#### EXTRAIT CITÉ
__________________________________________________
Giacometti/Dali: l’image double

Depuis qu’il s’est ouvert, en 2018, dans l’ancien atelier art-déco de l’artiste Paul Follot, à Montparnasse, l’Institut Giacometti, qui va bientôt déménager pour un espace beaucoup plus important dans l’ancienne gare des Invalides, a présenté des expositions soit thématiques (Giacometti/Sade, cruels objets du désir, L’Homme qui marche, une icône du XXe siècle, entre autres) soit des confrontations avec des artistes contemporains (Annette Messager, Douglas Gordon ou récemment Sophie Ristelhueber). L’exposition qu’il présente aujourd’hui, sous le commissariat d’Emilie Bouvard, évoque la rencontre relativement brève entre deux artistes qui appartinrent, tous les deux, au mouvement surréaliste, avant d’en être exclus, et qui partagèrent bien des préoccupations : Alberto Giacometti et Salvador Dali. Cette rencontre eut lieu au début des années trente au sein des cercles qui gravitaient autour de Marie-Laure et Charles de Noailles. En 1931, le célèbre couple de mécènes collectionneurs commanda à Giacometti une sculpture pour le jardin de leur villa de Hyères et, la même année, Dali, qui avait collaboré avec Buñuel pour L’Age d’or et Le Chien andalou (deux films financés par les Noailles), découvrit, fasciné, La Boule suspendue de Giacometti à la galerie Pierre Colle.

Il y découvrit aussi le Projet pour une place, une maquette en bois qui est la préfiguration d’un ensemble de sculptures sur lesquelles on marche, que l’on manipule, que l’on déplace et avec lesquelles on joue, bref, un des premiers projets permettant une interaction avec le spectateur. Peut-être à l’invitation des Noailles, Giacometti et Dali imaginèrent un jardin extraordinaire pour une de leurs villas (sans doute celle de Saint-Cloud, disparue aujourd’hui), qui intégrerait le Projet pour une place avec d’autres sculptures des deux artistes. Ce jardin ne vit jamais le jour, on ne le connaît que par un dessin de Dali, mais à l’occasion de cette exposition et à partir de toutes les archives dont il dispose, l’Institut Giacometti a reconstitué le Projet pour une place dans une échelle un peu inférieure à ce qu’il aurait dû être vraiment (et sans qu’on puisse non plus le pratiquer). On a donné de multiples interprétations de cette maquette, la plupart étant d’ordre sexuelles. On y a vu une représentation symbolique du jardin d’Eden, avec le serpent tentateur descendu de l’arbre (la Stèle), Adam (le cône) et Eve (la demi-sphère). On y a vu aussi des protubérances péniennes et mammaires, qui alternaient avec des creux. Mais une autre interprétation est celle de l’image double, c’est-à-dire d’une « tête-paysage », d’un visage émergeant du sol (front/menton, nez, orbite/globes oculaires).
__________________________________________________
#### LIGNES DISPONIBLES
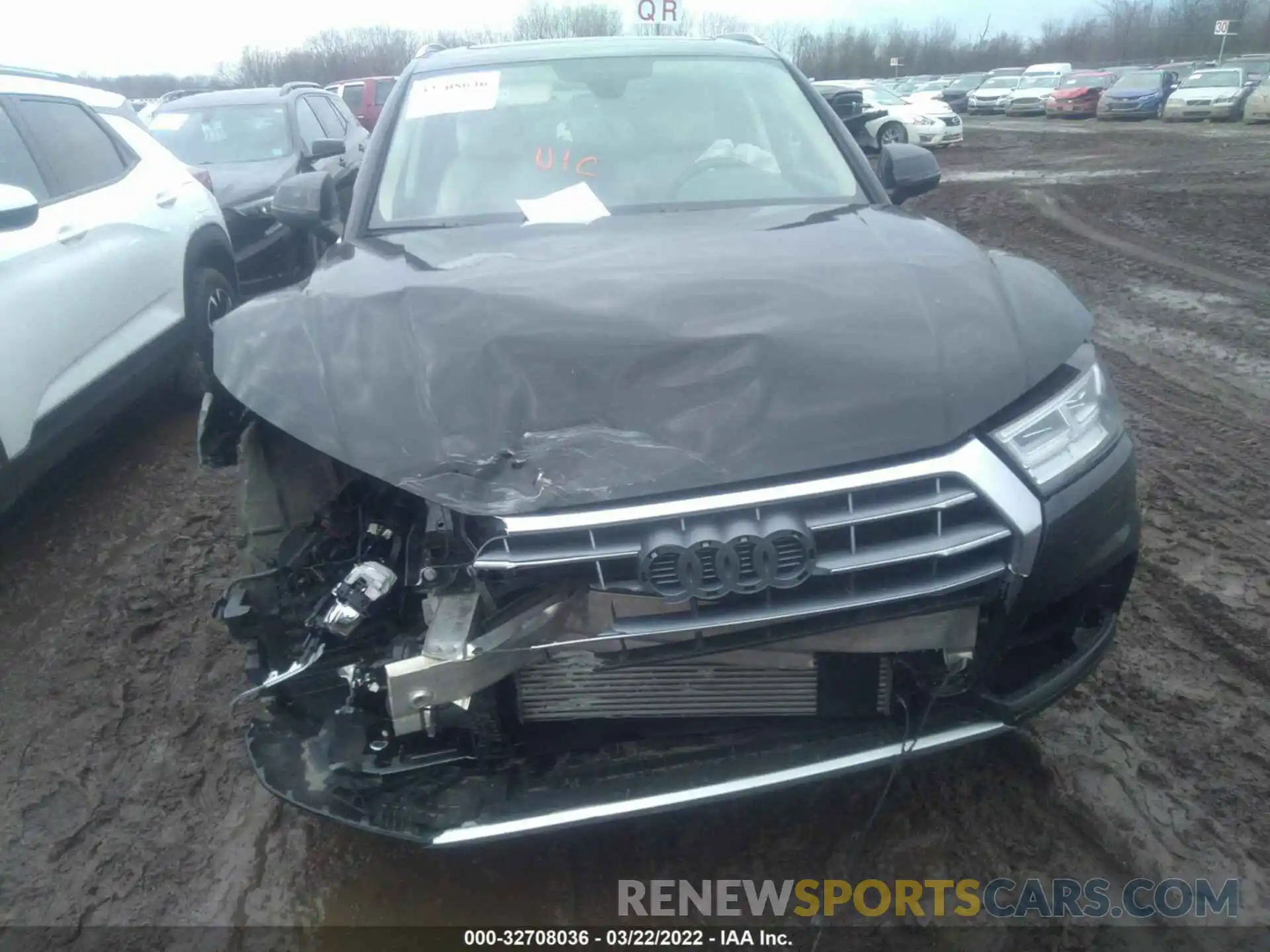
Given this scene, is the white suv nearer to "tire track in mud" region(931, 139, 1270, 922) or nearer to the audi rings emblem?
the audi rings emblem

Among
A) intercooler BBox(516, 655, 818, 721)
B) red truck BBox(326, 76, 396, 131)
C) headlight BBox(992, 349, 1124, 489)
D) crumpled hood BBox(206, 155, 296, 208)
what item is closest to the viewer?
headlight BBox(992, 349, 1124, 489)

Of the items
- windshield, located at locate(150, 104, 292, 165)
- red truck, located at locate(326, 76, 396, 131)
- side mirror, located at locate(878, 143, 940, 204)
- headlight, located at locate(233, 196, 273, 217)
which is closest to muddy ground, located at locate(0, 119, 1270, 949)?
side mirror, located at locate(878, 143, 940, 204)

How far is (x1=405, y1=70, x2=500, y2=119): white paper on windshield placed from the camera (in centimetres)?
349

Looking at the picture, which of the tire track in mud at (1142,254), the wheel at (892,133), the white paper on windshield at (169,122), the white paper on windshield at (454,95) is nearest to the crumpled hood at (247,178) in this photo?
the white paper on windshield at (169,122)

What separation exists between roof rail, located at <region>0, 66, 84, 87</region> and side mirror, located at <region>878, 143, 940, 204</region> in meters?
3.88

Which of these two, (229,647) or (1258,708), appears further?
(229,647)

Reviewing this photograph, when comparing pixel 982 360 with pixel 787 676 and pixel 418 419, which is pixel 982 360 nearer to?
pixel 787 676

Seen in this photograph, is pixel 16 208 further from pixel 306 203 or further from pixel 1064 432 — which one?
__________________________________________________
#### TÂCHE ÉCRITE 1
Mettez sous forme de liste JSON de chaînes, à raison d'une chaîne par ligne et sans les lignes vides, tout ce qui va, dans les lignes disponibles, de la ligne contenant « What separation exists » jusqu'à la fin de ces lignes.
#### TÂCHE ÉCRITE 2
Rédigez la suite de l'extrait sur Giacometti et Dali en reprenant après sa dernière phrase.
L'extrait et les lignes forment deux matériaux indépendants l'un de l'autre.

#### RÉSULTAT 1
[
  "What separation exists between roof rail, located at <region>0, 66, 84, 87</region> and side mirror, located at <region>878, 143, 940, 204</region> in meters?",
  "3.88",
  "Which of these two, (229,647) or (1258,708), appears further?",
  "(229,647)",
  "Reviewing this photograph, when comparing pixel 982 360 with pixel 787 676 and pixel 418 419, which is pixel 982 360 nearer to?",
  "pixel 787 676",
  "Seen in this photograph, is pixel 16 208 further from pixel 306 203 or further from pixel 1064 432 — which one?"
]

#### RÉSULTAT 2
Ce sont tous ces points qui frappèrent l’imagination et la réflexion théorique de Dali. Car outre une même attirance pour le rêve, la pulsion et la sexualité, tout autant attirante qu’inquiétante, il avait publié un texte dans le premier numéro de la revue Le Surréalisme au service de la révolution qui valorisait l’image double, c’est-à-dire qui se distingue de différentes manières, qu’il qualifie de « paranoïaque ». L’activité paranoïaque, selon lui, offre une méthode pour inventer des images équivoques et en métamorphoses, lisibles d’une manière ou d’une autre, sans qu’aucun « sens » ne prédomine sur l’autre. Et il avait mis cette théorie en application dans plusieurs peintures, comme Dormeuse cheval lion invisibles de 1930, qui sont présentes dans l’exposition. Cette radicalité a inspiré Giacometti qui lui a répondu avec plusieurs œuvres comme le Paysage-Tête couchée, qui se lit différemment selon que l’on le regarde horizontalement ou verticalement.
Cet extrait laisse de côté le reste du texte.